Opera Software has a new browser for smartphone and tablet users. The maker of the widely used browser of the same name will be launching a new smartphone and tablet browser called Opera Ice in February.

Pocket-lint revealed that Opera Ice is an attempt by the company to make a foothold in the mobile browser field dominated by Google and Apple. In an attempt to take these giants heads on, Opera has changed its approach strategy, switching to the WebKit rendering engine that Google Chrome and Apple Safari use instead of Presto, the engine that has powered Opera since 2003.

Opera Ice in a screen-grab (Photo Credits: Pocket-lint)

Opera Ice in a screen-grab (Photo Credits: Pocket-lint)
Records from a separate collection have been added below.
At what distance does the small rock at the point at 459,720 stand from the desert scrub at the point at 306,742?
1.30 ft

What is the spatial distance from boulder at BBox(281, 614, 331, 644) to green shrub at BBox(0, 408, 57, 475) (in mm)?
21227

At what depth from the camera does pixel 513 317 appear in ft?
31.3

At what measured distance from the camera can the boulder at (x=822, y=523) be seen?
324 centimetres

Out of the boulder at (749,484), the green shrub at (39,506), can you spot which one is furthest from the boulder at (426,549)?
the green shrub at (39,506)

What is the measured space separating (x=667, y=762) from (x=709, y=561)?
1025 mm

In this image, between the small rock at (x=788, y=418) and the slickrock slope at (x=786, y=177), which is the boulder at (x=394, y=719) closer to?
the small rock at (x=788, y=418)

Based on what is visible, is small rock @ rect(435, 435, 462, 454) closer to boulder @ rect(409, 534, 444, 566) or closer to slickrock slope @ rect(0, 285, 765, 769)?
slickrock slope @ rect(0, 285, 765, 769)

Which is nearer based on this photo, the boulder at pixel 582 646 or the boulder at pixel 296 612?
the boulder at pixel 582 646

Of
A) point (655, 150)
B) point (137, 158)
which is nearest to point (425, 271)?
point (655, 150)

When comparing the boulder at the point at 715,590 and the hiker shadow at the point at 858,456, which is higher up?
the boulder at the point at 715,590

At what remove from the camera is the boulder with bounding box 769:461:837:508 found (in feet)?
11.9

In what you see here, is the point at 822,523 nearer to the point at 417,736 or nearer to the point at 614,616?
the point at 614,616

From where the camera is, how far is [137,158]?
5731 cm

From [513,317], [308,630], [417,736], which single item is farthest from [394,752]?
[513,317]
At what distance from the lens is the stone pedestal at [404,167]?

In a video published by Pocket-lint, Opera CEO Lars Boilesen explains that Opera has traded in the traditional tabs and buttons in favour of an all-touch gesture based control system. The homepage contains compact icons or ‘apps’ as Boilesen describes them. These apps can be used to open pages directly, like Boilesen shows with the Google Maps app. The URL bar and search functions have been combined to make the experience of browsing simpler. Boilesen shifts back and forth between pages via simple swipe hand gestures.

The ‘apps’ can be bookmarked and an icon placed on the opening screen for easier access. Boilesen also showed how going on to a website deemed dangerous by the browser will throw up a very animated warning sign.
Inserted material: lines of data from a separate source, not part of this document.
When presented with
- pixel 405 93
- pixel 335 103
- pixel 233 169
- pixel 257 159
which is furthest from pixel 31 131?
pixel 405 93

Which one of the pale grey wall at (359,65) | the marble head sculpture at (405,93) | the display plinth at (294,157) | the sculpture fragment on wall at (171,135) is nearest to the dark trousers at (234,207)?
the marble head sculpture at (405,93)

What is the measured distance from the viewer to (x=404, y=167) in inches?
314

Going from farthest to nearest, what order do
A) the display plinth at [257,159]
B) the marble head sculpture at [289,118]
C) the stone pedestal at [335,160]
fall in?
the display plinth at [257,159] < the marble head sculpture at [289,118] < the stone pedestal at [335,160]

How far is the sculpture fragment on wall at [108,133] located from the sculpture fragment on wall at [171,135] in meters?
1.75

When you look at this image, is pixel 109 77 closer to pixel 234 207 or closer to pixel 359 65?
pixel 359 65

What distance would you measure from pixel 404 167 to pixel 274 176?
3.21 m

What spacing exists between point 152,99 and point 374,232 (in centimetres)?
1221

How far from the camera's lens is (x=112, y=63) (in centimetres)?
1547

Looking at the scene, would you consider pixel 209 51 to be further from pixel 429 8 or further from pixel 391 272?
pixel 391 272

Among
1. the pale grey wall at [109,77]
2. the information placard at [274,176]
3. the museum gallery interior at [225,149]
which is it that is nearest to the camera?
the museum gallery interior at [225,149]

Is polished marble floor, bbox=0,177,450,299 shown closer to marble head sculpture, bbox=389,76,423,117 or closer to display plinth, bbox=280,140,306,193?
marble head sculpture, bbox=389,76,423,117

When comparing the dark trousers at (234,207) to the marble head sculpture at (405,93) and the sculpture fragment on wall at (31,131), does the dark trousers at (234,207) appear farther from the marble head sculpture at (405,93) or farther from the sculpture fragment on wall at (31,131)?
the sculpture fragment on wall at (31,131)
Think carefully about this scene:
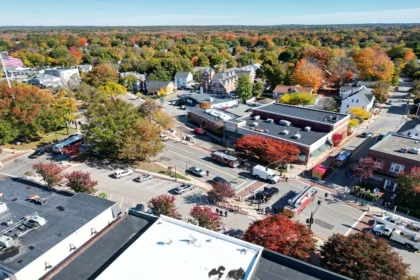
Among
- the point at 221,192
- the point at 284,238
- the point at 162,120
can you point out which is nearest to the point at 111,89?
the point at 162,120

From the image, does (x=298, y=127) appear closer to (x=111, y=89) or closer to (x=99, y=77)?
(x=111, y=89)

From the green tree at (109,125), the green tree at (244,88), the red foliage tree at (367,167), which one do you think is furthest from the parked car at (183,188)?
the green tree at (244,88)

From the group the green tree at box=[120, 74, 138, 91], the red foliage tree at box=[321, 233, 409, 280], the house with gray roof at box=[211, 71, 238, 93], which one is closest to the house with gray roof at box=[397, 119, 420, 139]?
the red foliage tree at box=[321, 233, 409, 280]

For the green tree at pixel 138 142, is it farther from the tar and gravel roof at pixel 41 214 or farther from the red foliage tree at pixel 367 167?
the red foliage tree at pixel 367 167

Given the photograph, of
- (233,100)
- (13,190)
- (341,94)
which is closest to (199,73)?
(233,100)

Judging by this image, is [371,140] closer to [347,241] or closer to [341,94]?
[341,94]

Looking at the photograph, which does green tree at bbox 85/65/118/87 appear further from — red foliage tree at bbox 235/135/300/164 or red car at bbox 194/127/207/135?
red foliage tree at bbox 235/135/300/164

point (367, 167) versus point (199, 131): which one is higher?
point (367, 167)
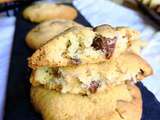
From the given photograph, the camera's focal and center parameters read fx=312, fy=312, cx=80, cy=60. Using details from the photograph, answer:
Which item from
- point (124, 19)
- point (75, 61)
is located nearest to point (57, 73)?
point (75, 61)

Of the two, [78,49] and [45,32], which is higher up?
[78,49]

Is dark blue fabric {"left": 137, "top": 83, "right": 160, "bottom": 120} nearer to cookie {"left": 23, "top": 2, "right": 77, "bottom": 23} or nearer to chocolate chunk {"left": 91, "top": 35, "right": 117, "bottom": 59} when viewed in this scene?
chocolate chunk {"left": 91, "top": 35, "right": 117, "bottom": 59}

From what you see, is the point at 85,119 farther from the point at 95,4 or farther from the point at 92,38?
the point at 95,4

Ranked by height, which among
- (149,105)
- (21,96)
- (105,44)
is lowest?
(21,96)

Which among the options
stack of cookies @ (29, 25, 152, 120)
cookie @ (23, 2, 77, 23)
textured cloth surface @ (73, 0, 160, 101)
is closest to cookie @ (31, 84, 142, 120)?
stack of cookies @ (29, 25, 152, 120)

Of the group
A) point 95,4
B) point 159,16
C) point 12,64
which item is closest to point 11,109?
point 12,64

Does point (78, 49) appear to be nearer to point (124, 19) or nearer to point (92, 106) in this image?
point (92, 106)

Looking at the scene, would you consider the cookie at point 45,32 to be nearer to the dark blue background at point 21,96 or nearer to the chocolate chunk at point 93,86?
the dark blue background at point 21,96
This is a full touch and tablet-focused browser,” said Boilesen in the video explaining Opera Ice’s interface. “Most are taking a PC browser and squishing [it] into a tablet, or they are taking a mobile browser and blowing it up to fill the space.

What about the company’s existing mobile web browser Opera Mini? Boilesen says that while Opera Mini was ‘great’, it wasn’t offering features up to Chrome and Safari’s standards. There are also many sites Opera Mini does not work with. Instead of trying to stretch Opera Mini’s capabilities, the company decided to chalk out a new, smartphone and tablet-based browser that was customised to be used via hand gestures and had a UI that was built especially for the platform.

Boilesen confirmed that the company will not be ditching Opera Mini. “Mini is super important … It needs to be a platform where we create users and then migrate those users to over to our smartphone products,” he said. Boilesen also mentioned that there will be a desktop Opera browser to be launched in March.

Opera Ice is slated to be released in February for iOS and Android, said Boilesen. He said that Windows Mobile will also figure in Opera Software’s scheme of things soon, but it isn’t a priority till sales of the platform pick up.

Windows Mobile has seen a severe problem with browsers in the past, with Google blocking Maps on Windows Phone 8. Google had said that Internet Explorer was not a WebKit supported browser, leading to the blocking of the service. Of course, Microsoft refuted the claim saying, “Internet Explorer in Windows Phone 8 and Windows 8 use the same rendering engine.” Given this tussle, it wouldn’t be a bad move for Opera to take advantage.